Do this: Word for word, quote all of the material, omitting the pictures.

Records from a collection:
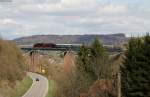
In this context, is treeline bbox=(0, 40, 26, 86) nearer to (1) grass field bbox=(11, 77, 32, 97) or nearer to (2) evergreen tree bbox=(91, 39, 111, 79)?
(1) grass field bbox=(11, 77, 32, 97)

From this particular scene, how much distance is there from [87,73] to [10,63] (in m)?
32.0

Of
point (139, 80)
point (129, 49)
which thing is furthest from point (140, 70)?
point (129, 49)

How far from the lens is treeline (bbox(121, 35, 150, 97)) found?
4538 centimetres

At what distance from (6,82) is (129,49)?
146 feet

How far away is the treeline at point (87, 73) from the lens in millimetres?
62281

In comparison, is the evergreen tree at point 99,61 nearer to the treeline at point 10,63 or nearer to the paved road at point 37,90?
the treeline at point 10,63

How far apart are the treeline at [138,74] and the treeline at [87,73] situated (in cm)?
807

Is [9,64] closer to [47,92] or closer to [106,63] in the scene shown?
[47,92]

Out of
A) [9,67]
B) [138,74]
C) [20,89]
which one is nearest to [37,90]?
[20,89]

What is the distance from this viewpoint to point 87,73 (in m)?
68.9

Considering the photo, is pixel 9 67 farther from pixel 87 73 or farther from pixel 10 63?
pixel 87 73

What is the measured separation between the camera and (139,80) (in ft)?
150

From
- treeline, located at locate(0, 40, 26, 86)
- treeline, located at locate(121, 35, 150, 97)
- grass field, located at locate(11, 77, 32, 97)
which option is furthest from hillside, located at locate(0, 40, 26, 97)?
treeline, located at locate(121, 35, 150, 97)

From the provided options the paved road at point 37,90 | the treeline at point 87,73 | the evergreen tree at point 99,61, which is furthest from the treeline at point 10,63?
the evergreen tree at point 99,61
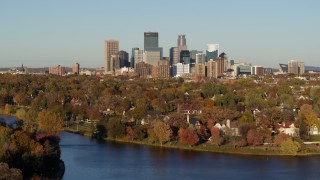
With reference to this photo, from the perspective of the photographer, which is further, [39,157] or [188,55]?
[188,55]

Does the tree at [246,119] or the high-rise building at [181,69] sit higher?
the high-rise building at [181,69]

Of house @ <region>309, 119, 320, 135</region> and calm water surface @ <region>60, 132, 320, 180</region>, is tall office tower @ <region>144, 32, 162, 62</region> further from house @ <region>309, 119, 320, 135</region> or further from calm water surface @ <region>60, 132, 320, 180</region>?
calm water surface @ <region>60, 132, 320, 180</region>

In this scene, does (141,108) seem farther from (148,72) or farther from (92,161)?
(148,72)

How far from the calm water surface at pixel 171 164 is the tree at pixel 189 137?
38 centimetres

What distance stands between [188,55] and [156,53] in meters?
3.15

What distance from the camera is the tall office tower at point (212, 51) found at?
5053cm

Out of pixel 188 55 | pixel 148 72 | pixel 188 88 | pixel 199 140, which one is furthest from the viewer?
pixel 188 55

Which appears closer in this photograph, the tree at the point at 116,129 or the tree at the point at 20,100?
the tree at the point at 116,129

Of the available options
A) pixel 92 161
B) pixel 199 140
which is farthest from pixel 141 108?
pixel 92 161

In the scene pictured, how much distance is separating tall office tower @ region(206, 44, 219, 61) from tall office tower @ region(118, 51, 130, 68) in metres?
6.80

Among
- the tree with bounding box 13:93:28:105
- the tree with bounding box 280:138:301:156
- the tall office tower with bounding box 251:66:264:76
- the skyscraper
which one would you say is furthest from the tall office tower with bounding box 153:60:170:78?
the tree with bounding box 280:138:301:156

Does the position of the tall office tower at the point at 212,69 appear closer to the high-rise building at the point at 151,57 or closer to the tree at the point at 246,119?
the high-rise building at the point at 151,57

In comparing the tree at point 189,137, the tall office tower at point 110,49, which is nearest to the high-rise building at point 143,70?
the tall office tower at point 110,49

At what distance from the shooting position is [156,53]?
47594 millimetres
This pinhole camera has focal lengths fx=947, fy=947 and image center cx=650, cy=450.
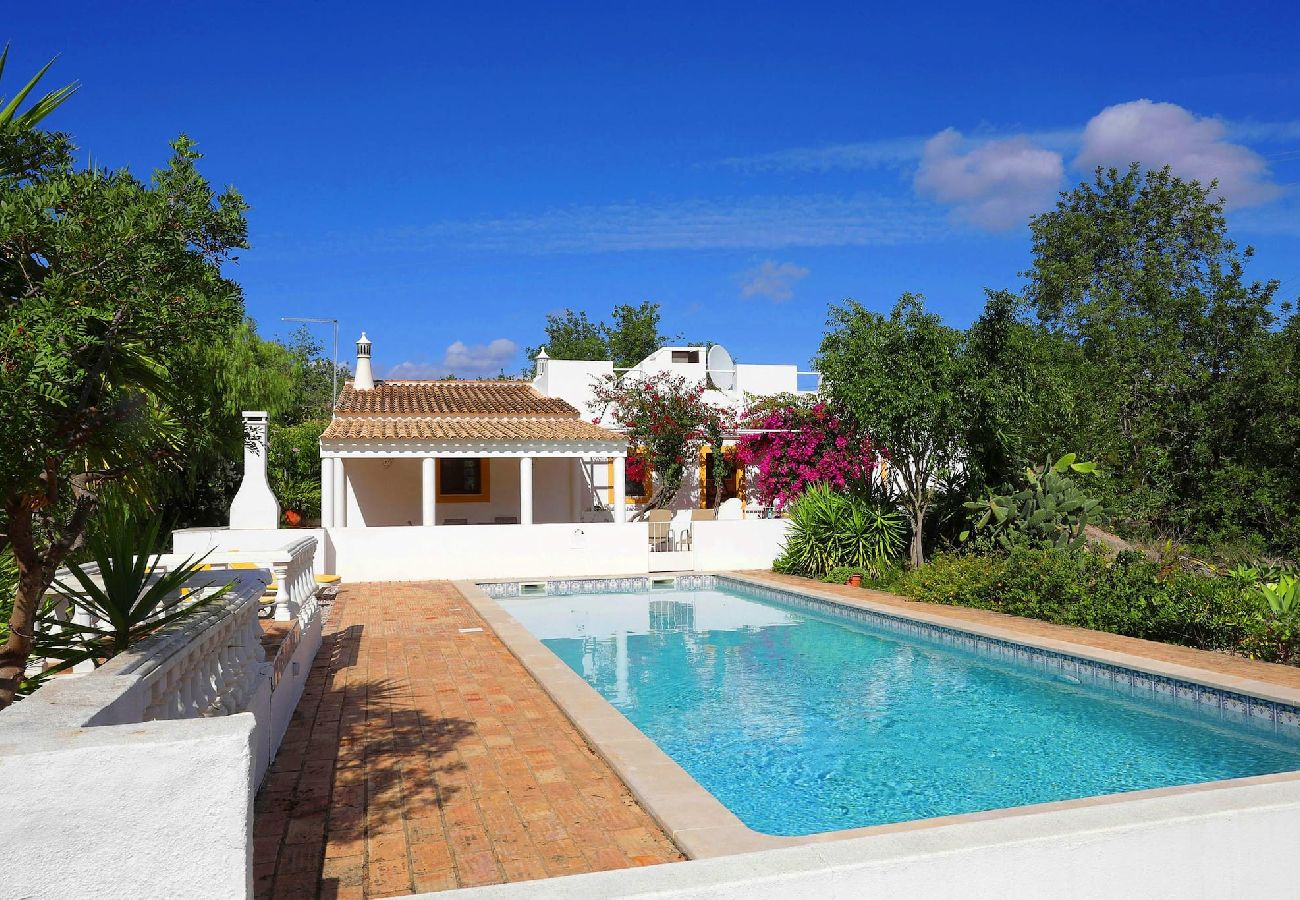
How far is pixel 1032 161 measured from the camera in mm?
48031

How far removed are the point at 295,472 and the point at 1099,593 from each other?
72.5 feet

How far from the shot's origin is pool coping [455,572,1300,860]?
5.05 meters

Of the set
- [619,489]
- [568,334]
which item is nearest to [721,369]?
[619,489]

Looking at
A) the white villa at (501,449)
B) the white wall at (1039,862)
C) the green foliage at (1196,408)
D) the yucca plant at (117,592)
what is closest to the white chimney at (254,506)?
the white villa at (501,449)

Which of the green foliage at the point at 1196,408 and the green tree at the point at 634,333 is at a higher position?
the green tree at the point at 634,333

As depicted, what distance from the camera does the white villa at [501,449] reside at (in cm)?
2095

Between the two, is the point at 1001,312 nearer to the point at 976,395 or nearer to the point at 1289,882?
the point at 976,395

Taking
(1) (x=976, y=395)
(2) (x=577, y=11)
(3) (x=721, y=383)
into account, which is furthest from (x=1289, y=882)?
(3) (x=721, y=383)

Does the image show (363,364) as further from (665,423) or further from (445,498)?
(665,423)

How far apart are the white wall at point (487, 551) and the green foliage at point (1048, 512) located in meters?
7.96

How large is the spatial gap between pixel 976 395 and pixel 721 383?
11459mm

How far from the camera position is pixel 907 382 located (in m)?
17.0

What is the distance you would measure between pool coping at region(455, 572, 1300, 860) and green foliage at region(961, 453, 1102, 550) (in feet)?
10.8

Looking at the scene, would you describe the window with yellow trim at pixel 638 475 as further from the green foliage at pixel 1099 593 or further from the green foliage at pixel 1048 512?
the green foliage at pixel 1048 512
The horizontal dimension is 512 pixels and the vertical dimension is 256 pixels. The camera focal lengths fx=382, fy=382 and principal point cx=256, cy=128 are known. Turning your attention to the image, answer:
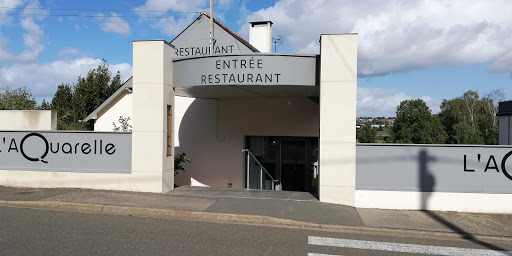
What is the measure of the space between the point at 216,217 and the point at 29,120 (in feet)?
23.6

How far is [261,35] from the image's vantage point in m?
19.8

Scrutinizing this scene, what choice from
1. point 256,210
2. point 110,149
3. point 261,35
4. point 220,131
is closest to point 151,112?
point 110,149

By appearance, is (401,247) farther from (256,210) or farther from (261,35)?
(261,35)

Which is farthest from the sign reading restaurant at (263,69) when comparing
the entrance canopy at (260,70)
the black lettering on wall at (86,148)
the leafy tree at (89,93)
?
the leafy tree at (89,93)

The completed task:
In this context, is treeline bbox=(0, 40, 26, 86) nearer to (1) grass field bbox=(11, 77, 32, 97) or nearer to (2) evergreen tree bbox=(91, 39, 111, 79)?
(1) grass field bbox=(11, 77, 32, 97)

From this particular scene, how much distance is there from [87,73] to [10,63] (in m)?
32.0

Of
point (139, 80)
point (129, 49)
which thing is furthest from point (140, 70)?
point (129, 49)

How far from the lens is treeline (bbox(121, 35, 150, 97)) found?
4538 centimetres

At what distance from (6,82) is (129,49)?
146 feet

How far away is the treeline at point (87, 73) from the lens in millimetres?
62281

In comparison, is the evergreen tree at point 99,61 nearer to the treeline at point 10,63 or nearer to the paved road at point 37,90?
the treeline at point 10,63

How far apart are the treeline at [138,74] and the treeline at [87,73] situated (in cm)?
807

Is [9,64] closer to [47,92] or closer to [106,63] in the scene shown?
[47,92]

Out of
A) [9,67]
B) [138,74]
C) [20,89]
which one is nearest to [37,90]?
[20,89]

What is the distance from this viewpoint to point 87,73 (in m)?
68.9

Considering the photo, is pixel 9 67 farther from pixel 87 73 or farther from pixel 10 63?
pixel 87 73

What is the measured separation between the camera and (139,80) (in ft)?
150

From
- treeline, located at locate(0, 40, 26, 86)
- treeline, located at locate(121, 35, 150, 97)
- grass field, located at locate(11, 77, 32, 97)
which option is furthest from hillside, located at locate(0, 40, 26, 97)?
treeline, located at locate(121, 35, 150, 97)

From the provided options the paved road at point 37,90 | the treeline at point 87,73 | the evergreen tree at point 99,61, which is furthest from the treeline at point 10,63?
the evergreen tree at point 99,61
With reference to this photo, from the perspective of the photographer, which is further, [39,157] or [188,55]?
[188,55]

Does the tree at [246,119] or the high-rise building at [181,69] sit higher?
the high-rise building at [181,69]

Of house @ <region>309, 119, 320, 135</region> and calm water surface @ <region>60, 132, 320, 180</region>, is tall office tower @ <region>144, 32, 162, 62</region> further from house @ <region>309, 119, 320, 135</region> or further from calm water surface @ <region>60, 132, 320, 180</region>?
calm water surface @ <region>60, 132, 320, 180</region>

In this scene, does (141,108) seem farther from (148,72) or farther from (92,161)?
(148,72)

How far from the calm water surface at pixel 171 164 is the tree at pixel 189 137?
38 centimetres

What distance stands between [188,55] and [156,53] in meters?
3.15

What distance from the camera is the tall office tower at point (212, 51) found at?
5053cm

Out of pixel 188 55 | pixel 148 72 | pixel 188 88 | pixel 199 140, which one is furthest from the viewer?
pixel 188 55

Which appears closer in this photograph, the tree at the point at 116,129 or the tree at the point at 20,100?
the tree at the point at 116,129

Of the available options
A) pixel 92 161
B) pixel 199 140
which is farthest from pixel 141 108?
pixel 92 161

In the scene pictured, how much distance is separating tall office tower @ region(206, 44, 219, 61) from tall office tower @ region(118, 51, 130, 68) in metres?
6.80

Among
- the tree with bounding box 13:93:28:105
- the tree with bounding box 280:138:301:156
- the tall office tower with bounding box 251:66:264:76
- the skyscraper
which one would you say is furthest from the tall office tower with bounding box 153:60:170:78?
the tree with bounding box 280:138:301:156

Does the position of the tall office tower at the point at 212,69 appear closer to the high-rise building at the point at 151,57 or closer to the tree at the point at 246,119?
the high-rise building at the point at 151,57

In comparing the tree at point 189,137, the tall office tower at point 110,49, which is nearest to the high-rise building at point 143,70?
the tall office tower at point 110,49

At what distance from the shooting position is [156,53]?
47594 millimetres
This pinhole camera has focal lengths fx=947, fy=947 and image center cx=650, cy=450.
How far is pixel 1032 161 measured from the camera in mm?
48031

How far removed are the point at 295,472 and the point at 1099,593 from each other?
72.5 feet

How far from the shot's origin is pool coping [455,572,1300,860]?
5.05 meters

Of the set
- [619,489]
- [568,334]
which item is nearest to [721,369]?
[619,489]

Looking at
A) the white villa at (501,449)
B) the white wall at (1039,862)
C) the green foliage at (1196,408)
D) the yucca plant at (117,592)
what is closest to the white chimney at (254,506)?
the white villa at (501,449)

Which of the green foliage at the point at 1196,408 and the green tree at the point at 634,333 is at a higher position?
the green tree at the point at 634,333

As depicted, what distance from the camera does the white villa at [501,449] reside at (in cm)?
2095

Between the two, is the point at 1001,312 nearer to the point at 976,395 or nearer to the point at 1289,882?
the point at 976,395

Taking
(1) (x=976, y=395)
(2) (x=577, y=11)
(3) (x=721, y=383)
into account, which is furthest from (x=1289, y=882)?
(3) (x=721, y=383)

Does the image show (363,364) as further from (665,423) or further from (445,498)?
(665,423)

How far apart are the white wall at point (487, 551) and the green foliage at point (1048, 512) located in meters?
7.96

How large is the spatial gap between pixel 976 395 and pixel 721 383?
11459mm

How far from the camera position is pixel 907 382 located (in m)?
17.0

What is the distance you would measure between pool coping at region(455, 572, 1300, 860) and green foliage at region(961, 453, 1102, 550) (in feet)?
10.8

Looking at the scene, would you describe the window with yellow trim at pixel 638 475 as further from the green foliage at pixel 1099 593 or further from the green foliage at pixel 1048 512?
the green foliage at pixel 1048 512
The horizontal dimension is 512 pixels and the vertical dimension is 256 pixels. The camera focal lengths fx=382, fy=382 and principal point cx=256, cy=128 are known. Turning your attention to the image, answer:
What is the measure of the space between the point at 216,217 and the point at 29,120 (in feet)?
23.6

How far is [261,35] from the image's vantage point in m?
19.8

Scrutinizing this scene, what choice from
1. point 256,210
2. point 110,149
3. point 261,35
4. point 220,131
is closest to point 151,112?
point 110,149

By appearance, is (401,247) farther from (256,210) or farther from (261,35)?
(261,35)

Which is farthest from the sign reading restaurant at (263,69) when comparing
the entrance canopy at (260,70)
the black lettering on wall at (86,148)
the leafy tree at (89,93)
?
the leafy tree at (89,93)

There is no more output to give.